Extract provided:
DataRobot Model Options

Project: This specifies the DataRobot project you want to use to generate predictions. This field is searchable via the project name or its ID.
Model: This specifies the DataRobot model within that project you want to use to generate predictions. This field is searchable via either the model description or its ID.
Use dedicated prediction server (depricated): This option is only available for compatibility with existing workflows. It is not accessible when the tool is being configured for the first time. For workflows already configured with this option, users can update the configuration but are also invited to switch to using the ‘DataRobot Deployment’ option instead. Workflows using a dedicated prediction server will stop working after DataRobot 5.3 is released.
Include reason codes: If this box is checked, it means DataRobot will also calculate reason codes for each row in addition to the prediction being made. These reason codes explain top reasons why the prediction was made the way it was for that particular row. Note: reason codes are not available for all model types.
Number of reasons codes: If you are calculating reason codes, this field specifies how many reasons for each row you want to return.
Low threshold: This field is optional. If specified, it means DataRobot will only calculate reason codes for prediction values of this threshold or lower. This will be combined with the high threshold if specified to return predictions for both low and high values. This lets you zero in on reasons for the highest and lowest predictions to help understand your data.

Collected data:

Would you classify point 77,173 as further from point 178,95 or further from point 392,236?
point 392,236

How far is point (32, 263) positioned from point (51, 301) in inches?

Aim of the exercise: Can you carry on the DataRobot model options text from where it stops? You won't need the material.

Reply to the exercise:
High threshold: This field is optional. If specified, it means DataRobot will only calculate reason codes for prediction values of this threshold or higher. This will be combined with the low threshold if specified to return predictions for both low and high values. This lets you zero in on reasons for the highest and lowest predictions to help understand your data.

Inputs

The tool requires a single input identifying the data to send for scoring. All of the data will be sent to your DataRobot model and prediction results returned.

This tool will not finish executing until all of the predictions have been made.

Outputs

This tool will output the prediction results and prediction explanations you have requested. Deployments may also be configured to return additional features you want passed through to downstream tools. Note: this data will not include the raw data that the predictions were made on, but it could be joined to the raw data using the Alteryx Join Tool and selecting the by Record Position option).

For binary classification predictions: if the prediction was made using a deployment, the output will contain the same positive and negative classes that were used during modeling (e.g if 'yes' and 'no' were used in modeling, the tool will return 'yes' and 'no'). If the prediction was made using a model, the output will return 'True' or 'False', regardless of the positive and negative class used during modeling (e.g if 'yes' and 'no' were used in modeling, the tool will return 'True' and 'False').